----- Recorded information

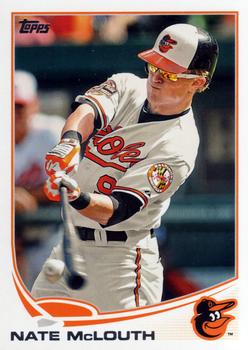 2013 Topps #510 Nate McLouth Front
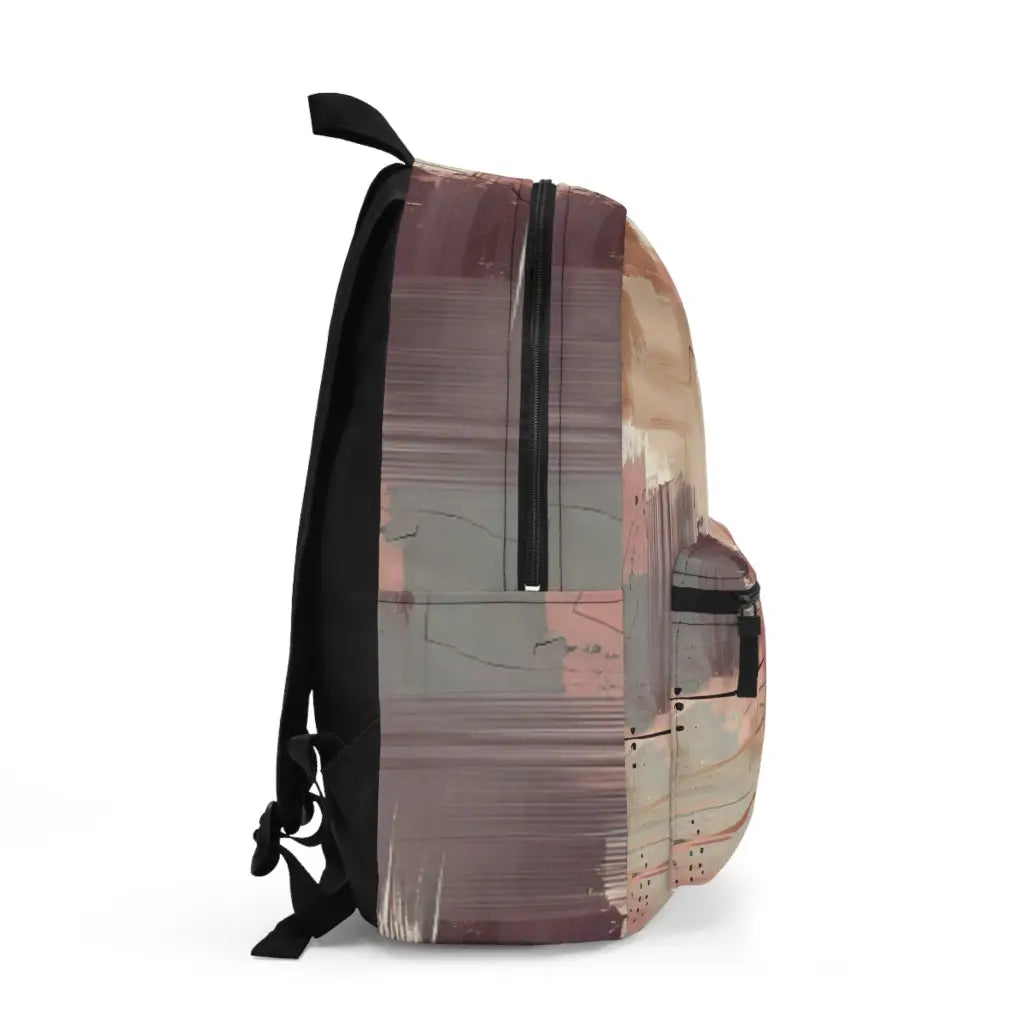 Whimsical Brushstrokes Backpack One size Bags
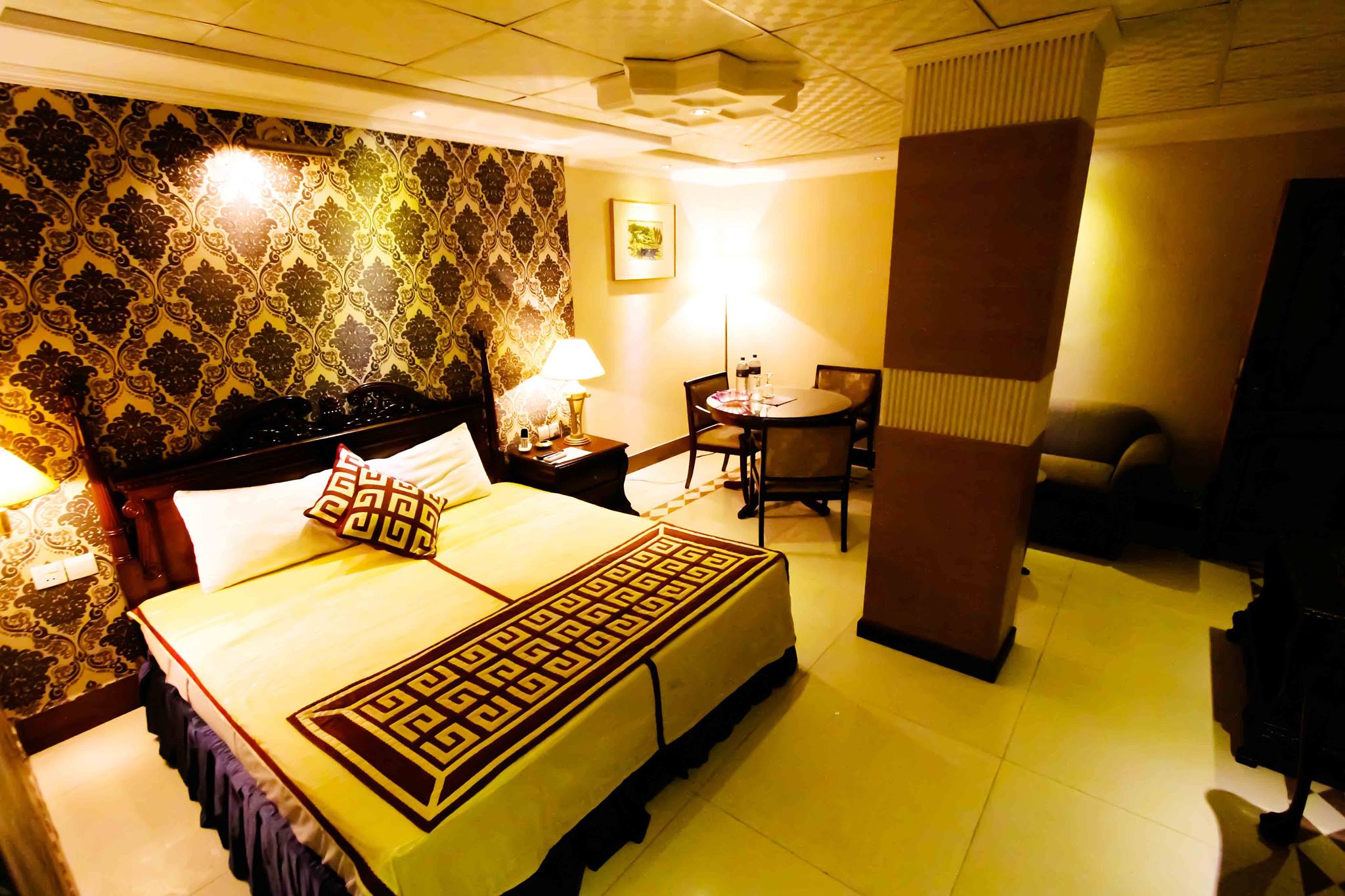 Hotel interior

----------

__Work to complete__.
Output the full listing verbatim; pictures stay out.

__Response to this exercise__.
 2013 Topps #510 Nate McLouth Front
 Whimsical Brushstrokes Backpack One size Bags
 Hotel interior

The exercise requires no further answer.